Une ou deux leçons tirées par l’auteur de la fiche de ses contacts réguliers de 1982 à 1988 avec le réseau des 22 Agences régionales d’Information Scientifique et Technique (ARIST)au service de la petite industrie dans les régions françaises
10 / 1995
Je présente ici deux types de prestations des ARIST qui m’ont beaucoup frappé.
La première a délibérément une dimension "macro". Grâce essentiellement à des financements publics, une ARIST prend l’initiative de "faire le point" sur une technique, ou une fonction technique, dans leurs modalités actuelles ou potentielles de mise en oeuvre dans telle ou telle activité économique. Cette démarche, qui se veut "d’intérêt collectif" conduit à un document de large diffusion dans les milieux économiques concernés. La plupart du temps on ne connaît pas les effets pratiques qu’il a pu avoir dans le comportement innovateur de telle ou telle petite entreprise; mais ses effets "collectifs" sont le plus souvent inexistants faute d’une implication effective des acteurs eux-mêmes - et de leurs intérêts-, de leur temps et/ou de leur argent, dans le travail de lecture transversale initiée par l’ARIST.

_Consigne_:
Recopiez fidèlement le passage de l'extrait fourni qui va de « La première a » jusqu'à « initiée par l’ARIST. » inclus. Le matériel qui suit n'intervient en rien ici.

_Matériel fourni_:
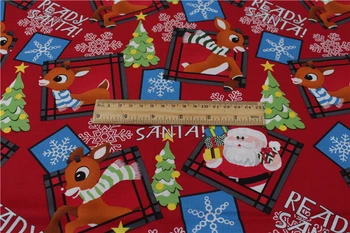 Prekės ženklo Dizainas Raudona Kalėdų Eglutė Elnias Snaigės Spausdinti Medvilnės Audinio siuvimo patalynės audinio apdaila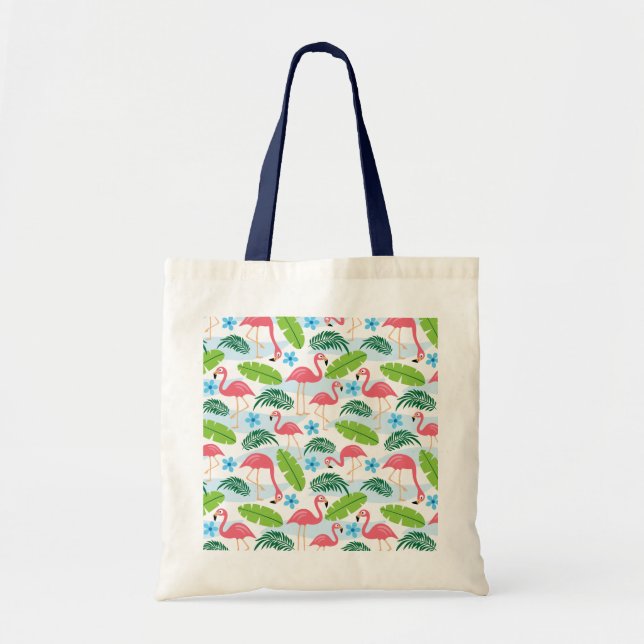 Flamingos in Paradise Tote Bag Tygkasse (Framsidan)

_Résultat obtenu_:
La première a délibérément une dimension "macro". Grâce essentiellement à des financements publics, une ARIST prend l’initiative de "faire le point" sur une technique, ou une fonction technique, dans leurs modalités actuelles ou potentielles de mise en oeuvre dans telle ou telle activité économique. Cette démarche, qui se veut "d’intérêt collectif" conduit à un document de large diffusion dans les milieux économiques concernés. La plupart du temps on ne connaît pas les effets pratiques qu’il a pu avoir dans le comportement innovateur de telle ou telle petite entreprise; mais ses effets "collectifs" sont le plus souvent inexistants faute d’une implication effective des acteurs eux-mêmes - et de leurs intérêts-, de leur temps et/ou de leur argent, dans le travail de lecture transversale initiée par l’ARIST.